Suis-je polythéiste, panthéiste ou athée? Je ne sais pas penser dans ces catégories-là. Ce qui est absolument certain c'est que je ne me reconnais en rien dans les religions, quelles qu'elles soient. Mais de toutes je déteste le plus  les monothéismes, ces mornes fixations sur l'Un. " Credo in unum Deum " Mais aussi : "Ein Volk, eine Sprache, ein Führer" : un peuple, une langue, un guide. Toujours l'unité contre le pluralisme, l'univocité contre la multiplicité, la mon-archie contre la démo-cratie, la pyramide paranoïaque contre la plane surface des plaines et des mers, le Pouvoir central contre la liberté. Le monothéisme est d'abord politique, machine à organiser, centraliser, normer, réprimer, exclure. Et cette politique trouve son achèvement théorique dans l'affirmation du dieu unique, morne transcendance du principe créateur, idole du dévot d'Etat et d'Eglise, ultime justification du Pouvoir absolu. Je ne sache point qu'un monothéisme puisse admettre la diversité, le pluralisme, la critique, la contrariété. Pour le dire autrement, plus brutalement, le monothéisme justifie toutes les violences, toutes les inquisitions. Nous, héritiers du christianisme, nous oublions trop facilement les gigantesque massacres des siècles passés, les colonisations meurtrières, les exterminations massives au nom de Dieu, qui fatalement, "reconnaîtra les siens". Mais laissons cela.

**Exercice écrit 1:** Dans le texte sur le monothéisme, quelles religions sont désignées comme les plus détestées ?

**Données fournies:**
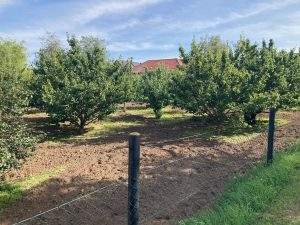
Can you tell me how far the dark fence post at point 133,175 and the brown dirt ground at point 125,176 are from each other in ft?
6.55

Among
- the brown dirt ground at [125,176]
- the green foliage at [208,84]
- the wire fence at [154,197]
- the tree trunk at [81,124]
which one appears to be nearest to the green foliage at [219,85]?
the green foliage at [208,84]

**Exercice écrit 2:** Recopiez tous les enregistrements ci-dessus en substituant « soil » à « dirt ground », sans rien modifier d'autre et sans reproduire les images.

**Réponse 1:** Les monothéismes.

**Réponse 2:**
Can you tell me how far the dark fence post at point 133,175 and the brown soil at point 125,176 are from each other in ft?
6.55

Among
- the brown soil at [125,176]
- the green foliage at [208,84]
- the wire fence at [154,197]
- the tree trunk at [81,124]
which one appears to be nearest to the green foliage at [219,85]?
the green foliage at [208,84]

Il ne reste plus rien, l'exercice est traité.